**The exercise**. Please copy out the entries below, changing "white baseball cap" to "white sun hat" and leaving everything else untouched.

**Items**.
+===+

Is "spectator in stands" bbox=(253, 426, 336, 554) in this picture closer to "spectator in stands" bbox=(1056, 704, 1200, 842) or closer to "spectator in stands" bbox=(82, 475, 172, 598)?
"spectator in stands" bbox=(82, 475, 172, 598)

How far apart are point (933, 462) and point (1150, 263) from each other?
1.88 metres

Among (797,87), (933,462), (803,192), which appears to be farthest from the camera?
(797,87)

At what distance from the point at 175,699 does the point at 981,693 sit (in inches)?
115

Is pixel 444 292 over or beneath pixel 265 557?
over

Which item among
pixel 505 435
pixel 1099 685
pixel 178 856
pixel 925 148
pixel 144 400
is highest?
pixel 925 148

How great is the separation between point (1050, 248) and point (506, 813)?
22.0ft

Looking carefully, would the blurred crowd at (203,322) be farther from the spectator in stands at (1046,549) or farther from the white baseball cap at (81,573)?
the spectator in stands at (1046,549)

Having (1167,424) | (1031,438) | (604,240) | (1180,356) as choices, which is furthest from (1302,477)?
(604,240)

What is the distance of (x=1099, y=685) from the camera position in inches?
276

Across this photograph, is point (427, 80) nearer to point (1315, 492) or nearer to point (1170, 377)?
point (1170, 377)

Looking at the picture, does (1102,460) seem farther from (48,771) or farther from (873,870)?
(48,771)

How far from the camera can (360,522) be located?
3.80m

+===+

**Written response**.
Is "spectator in stands" bbox=(253, 426, 336, 554) in this picture closer to "spectator in stands" bbox=(1056, 704, 1200, 842) or closer to "spectator in stands" bbox=(82, 475, 172, 598)?
"spectator in stands" bbox=(82, 475, 172, 598)

How far apart are point (933, 462) and point (1150, 263) from each other?
1.88 metres

Among (797,87), (933,462), (803,192), which appears to be farthest from the camera?
(797,87)

At what distance from the point at 175,699 does the point at 981,693 sit (in inches)?
115

Is pixel 444 292 over or beneath pixel 265 557?
over

Which item among
pixel 505 435
pixel 1099 685
pixel 178 856
pixel 925 148
pixel 144 400
is highest?
pixel 925 148

How great is the separation between point (1050, 248) and point (506, 813)?
22.0ft

Looking carefully, would the blurred crowd at (203,322) be farther from the spectator in stands at (1046,549) or farther from the white sun hat at (81,573)?
the spectator in stands at (1046,549)

Having (1167,424) | (1031,438) | (604,240) | (1180,356) as choices, which is furthest from (1302,477)?
(604,240)

What is the distance of (x=1099, y=685) from the camera position in inches?
276

Across this photograph, is point (427, 80) nearer to point (1315, 492) or nearer to point (1170, 377)?
point (1170, 377)

Looking at the picture, does (1102,460) seem farther from (48,771) or farther from (873,870)?
(48,771)

How far from the camera can (360,522) be located?
3.80m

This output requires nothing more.